Jobs |
a – According to the article on the life cycle of NLP models, which performance metric did the team use for its sentiment model?
b – Carry on the article about the full life cycle of NLP models from the point where it stops.

Full Life Cycle of NLP Models

What is NLP?

Natural Language Processing (NLP) is a part of computer science and artificial intelligence (AI), which gives the machines the ability to read, understand and derive the meaning from human language. This ability of machines facilitates many services which we use in our daily life maybe without noticing. When you type half of the word while chatting, nowadays all smart phones can complete your words before you finish it. There is an automatic grammar corrector in most email providers as well. All these tools have an NLP algorithm behind the scenes.

If you have a business use-case where you need to build an NLP model, how would you start and end the lifecycle of the model?

Let’s address first a business use case in which we use NLP at the People Analytics Team of ING. We apply NLP algorithms on survey data to get insights from employee feedback more efficiently. The challenge to deal with in this use case is evaluating unstructured text feedback in the most efficient way. Having an automatized evaluation system with NLP models that assigns topic and sentiment of the feedback is considered as the solution to this challenge.

Business Use Case: Getting insights from employees continuously — *Figure 1: The business use case: Getting insights from the employees continuously*

To achieve this aim, we have built a topic and sentiment model separately by using NLP. In this article, I would like to give you a general sense about all stages of the full life cycle of models and main takeaways from what we experienced during our journey. We consider 4 main stages of the full life cycle to build and maintain topic and sentiment models: development, validation, deployment and monitoring of the models.

Model Ethics — Figure 2: Full lifecycle of models

1. Development of the models

Development stage is the first focus and probably the most time-consuming stage. It starts with the designing and developing the modelling steps which include data, methodology and performance metrics by considering the limitations.

To give a more solid explanation, let’s focus on our sentiment model and how we develop it.

Data: We have unstructured text data with some irrelevant or sensitive info (e.g., emails, corporate keys) in multiple languages. We cleaned the text data first, then applied a translation step to have all comments in English.

Limitation: Inability to use the best performing online translation APIs due to security reasons.

Solution: Using offline translation package which performs sufficiently on selection of languages.

Methodology: There are supervised, semi-supervised and unsupervised approaches you can use to predict the sentiment of text data. We started with an unsupervised method since we didn’t have annotated data and observed that it is not performing very well. This made us launch annotation rounds to label a small number of feedback manually.

Limitation: Not having correct sentiment labels in the data.

Solution: Starting with the simple approach and switching to a more complex and time consuming one which is manual labelling and building supervised approach.

Having the correct sentiment for a small group didn’t work very well since there wasn’t enough data to get the pattern by the model. That’s why we used transfer learning which starts training on the knowledge from a pre-trained model by the big external data instead of starting from scratch.

Limitation: Having small number of feedbacks with correct sentiment labels.

Solution: Using transfer learning.

Performance metric: To compare different models and ensure that the model is working sufficiently, you must define a solid metric to measure. There are multiple options (e.g., precision, recall) and you should choose based on your intended usage of model output. In our case, we used the f1-score which is the harmonic mean of precision and recall considering both false positive and negative cases.

1.1 Model ethics

In addition to technical details, there is also the non-technical aspect of the development phase which is model ethics. Ethical and moral issues are very important to investigate in order to be sure that the model doesn’t have any bias on specific group(s) (e.g., gender, language or country etc.). We should address the following questions during this investigation:

Does the model make more mistakes for a specific language?

Supplied records |
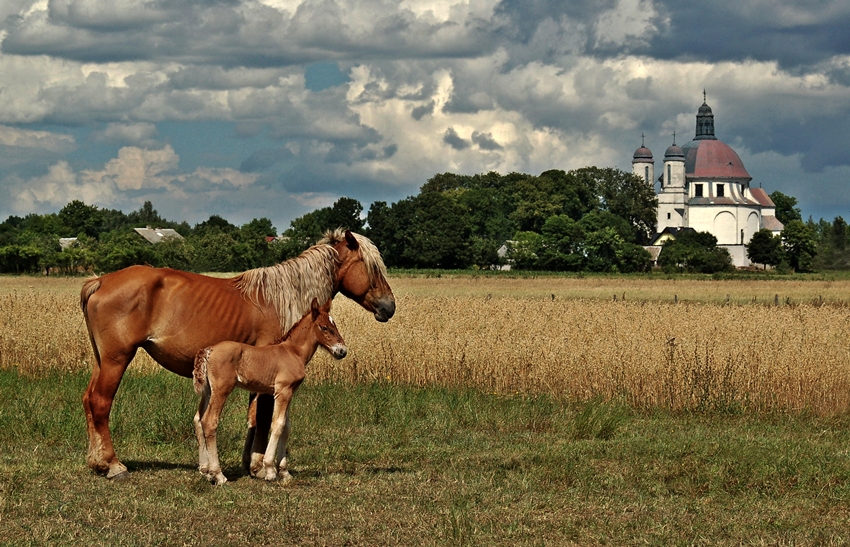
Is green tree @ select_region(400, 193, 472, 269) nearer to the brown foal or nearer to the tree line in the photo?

==

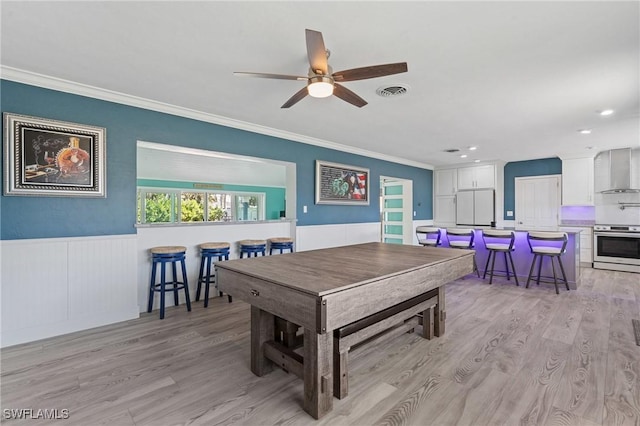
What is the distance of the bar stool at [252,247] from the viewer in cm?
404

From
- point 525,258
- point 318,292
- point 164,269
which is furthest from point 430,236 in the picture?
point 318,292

---

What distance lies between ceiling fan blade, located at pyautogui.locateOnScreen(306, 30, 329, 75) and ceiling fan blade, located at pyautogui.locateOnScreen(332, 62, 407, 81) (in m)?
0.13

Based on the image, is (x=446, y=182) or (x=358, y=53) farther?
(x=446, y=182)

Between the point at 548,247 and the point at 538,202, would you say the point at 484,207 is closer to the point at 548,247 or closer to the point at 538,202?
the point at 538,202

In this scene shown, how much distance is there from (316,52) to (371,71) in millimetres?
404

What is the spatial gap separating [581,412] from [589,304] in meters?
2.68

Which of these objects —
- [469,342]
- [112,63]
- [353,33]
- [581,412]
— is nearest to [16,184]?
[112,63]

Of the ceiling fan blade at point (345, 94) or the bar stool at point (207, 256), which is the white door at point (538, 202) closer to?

Responses to the exercise |
a – The f1-score, the harmonic mean of precision and recall.

b –
Does the model have the ability to detect gender or nationality of the respondents and use this information while making sentiment prediction?

Here are some suggestions to address these questions:

Performing error Analysis per specific group (e.g., language) to see if the model has significantly lower performance for any group
Building another model to predict specific group from the feedbacks (e.g., gender) and checking if the performance is good, meaning that the model can derive the gender by only looking at feedbacks

Gender Predictor — *Figure 3: Gender predictor*

Key takeaways:

Start simple as long as it covers the need
Iterate the development by improving something in every step
Keep in mind the limitation of the use case and the design of the steps of development accordingly
Deep dive model results to investigate technical and non-technical aspects

2. Model validation

Since ING as a bank is in a highly regulated industry, we must validate developed models before deploying them in production. So far, ING has established a very well-structured model validation framework which is summarized below.

Validation Process at ING — *Figure 4: Validation process at ING*

Key takeaways:

Be aware of validation requirements while designing the model
Document every detail while developing the model (e.g., training and test set, detailed results and explanation)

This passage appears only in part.